To save CPU/GPU/TPU there should be a high-frequency sound, as in people can’t hear, so the computers talking to each other and switch to a faster way to communicate.
If this is included you also have way to detect if you are talking to a bot/duplex.
Yes, but it could be very subtle and low bandwidth at first, and once both sides were convinced the other was a machine switch to a full speed screeching 56k modem [1].
Or just communicate "hey actually connect to this HTTP/XMPP/whatever address on the internet and we'll continue this from there"
1. Probably a bit slower, I've heard modern VoIP lines don't work well with traditional modems?
Sure, but they should consider the future. That number will only get smaller, especially if Duplex or other services say "we'll handle all your phone and online bookings for you for $SMALL_FEE, and still forward other inquiries to your phone as before".
So just put it in the hearable spectrum. Phones already make all kinds of sounds that no one under the age of 35 has any clue what they mean or why they are needed, and frankly they aren't.
Yes, and lots of sounds that the human ear can hear but are not used to decode speech. Also the audio is frequently recoded as calls pass from infrastructure to infrastructure.
However while this is useful to bootstrap a new technology rollout, 10 years on its just technical debt.
The amount of tech debt in the system behind credit cards is crazy, because originally charges where phoned in to the card issuer manually, and everything from then on - magstripe, chip & PIN, online only transactions, etc, has all been built on top, and the leaky abstractions show through in daily difficulties with the card system for end users, like lack of real-time balance (in some cases), lack of transaction metadata, etc.
On the other hand, the credit card system's backcompat does mean that you can still accept credit cards when the power's out. You just write down the number (or use an imprint machine) and let the customer go. And the semantics of credit mean that you can still make that charge even if an online transaction would have resulted in a decline—offline transactions are never declined, they just cause overdrafts.
I wonder if that resilience is worth the immense amount of infrastructure and engineering that is spent on maintenance of the technical debt. Does that maintenance drive up processing fees? I suspect it does, but not in any amount sufficient to explain the size of those fees.

Data extract:
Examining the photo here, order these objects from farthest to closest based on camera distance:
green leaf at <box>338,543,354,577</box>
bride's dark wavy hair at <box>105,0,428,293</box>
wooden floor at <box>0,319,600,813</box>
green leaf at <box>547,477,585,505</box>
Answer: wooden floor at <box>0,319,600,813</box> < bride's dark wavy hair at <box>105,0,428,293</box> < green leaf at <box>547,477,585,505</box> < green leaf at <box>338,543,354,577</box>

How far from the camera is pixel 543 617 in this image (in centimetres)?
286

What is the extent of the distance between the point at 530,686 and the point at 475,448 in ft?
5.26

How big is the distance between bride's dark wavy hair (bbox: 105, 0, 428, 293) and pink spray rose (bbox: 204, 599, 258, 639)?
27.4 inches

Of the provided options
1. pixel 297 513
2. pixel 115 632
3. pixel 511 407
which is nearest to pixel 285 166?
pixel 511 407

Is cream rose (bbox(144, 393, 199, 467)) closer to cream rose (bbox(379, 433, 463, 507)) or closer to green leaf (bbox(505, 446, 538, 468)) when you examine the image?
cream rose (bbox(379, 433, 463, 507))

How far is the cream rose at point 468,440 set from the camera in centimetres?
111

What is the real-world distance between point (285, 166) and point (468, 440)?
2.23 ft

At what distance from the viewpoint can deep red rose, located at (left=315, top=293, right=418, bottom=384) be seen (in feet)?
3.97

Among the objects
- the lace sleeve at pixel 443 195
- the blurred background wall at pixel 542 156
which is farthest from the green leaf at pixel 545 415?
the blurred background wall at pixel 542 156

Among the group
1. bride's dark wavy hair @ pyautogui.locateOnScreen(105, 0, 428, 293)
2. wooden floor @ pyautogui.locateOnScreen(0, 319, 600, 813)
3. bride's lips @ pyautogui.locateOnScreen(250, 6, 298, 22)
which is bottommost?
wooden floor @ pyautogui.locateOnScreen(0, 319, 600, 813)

Written problem: Repeat word for word the passage of the phone-bot thread that begins at the words "To save CPU/GPU/TPU" and stops after "with traditional modems?". Work from the phone-bot thread alone.

Task result:
To save CPU/GPU/TPU there should be a high-frequency sound, as in people can’t hear, so the computers talking to each other and switch to a faster way to communicate.
If this is included you also have way to detect if you are talking to a bot/duplex.
Yes, but it could be very subtle and low bandwidth at first, and once both sides were convinced the other was a machine switch to a full speed screeching 56k modem [1].
Or just communicate "hey actually connect to this HTTP/XMPP/whatever address on the internet and we'll continue this from there"
1. Probably a bit slower, I've heard modern VoIP lines don't work well with traditional modems?